Data segment →
-- Opening Marker --

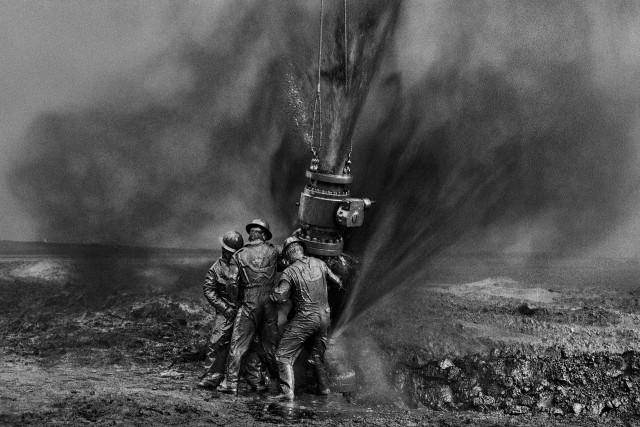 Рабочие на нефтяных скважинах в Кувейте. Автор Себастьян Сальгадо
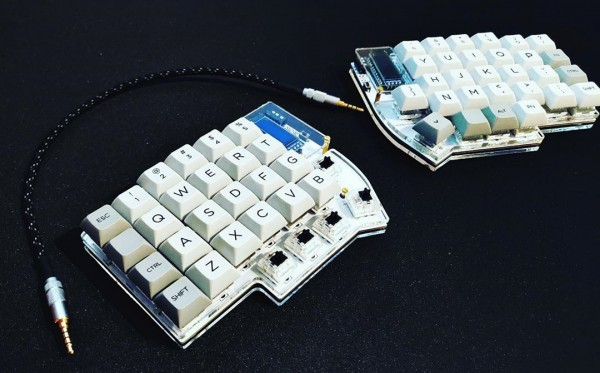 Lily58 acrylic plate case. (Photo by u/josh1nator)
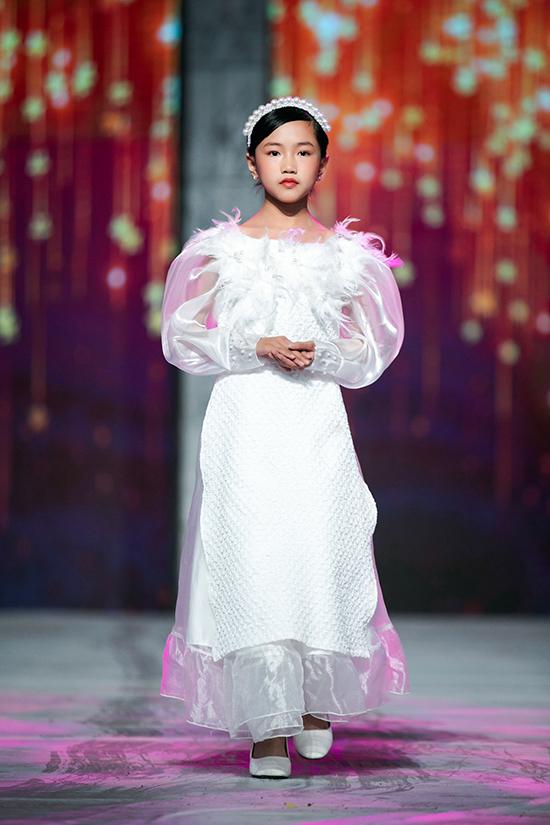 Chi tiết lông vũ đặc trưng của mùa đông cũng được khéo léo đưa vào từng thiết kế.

-- Closing Marker --

Your instructions →
Omit all images when repeating the data above exactly.

Exercise response →
 Рабочие на нефтяных скважинах в Кувейте. Автор Себастьян Сальгадо
 Lily58 acrylic plate case. (Photo by u/josh1nator)
 Chi tiết lông vũ đặc trưng của mùa đông cũng được khéo léo đưa vào từng thiết kế.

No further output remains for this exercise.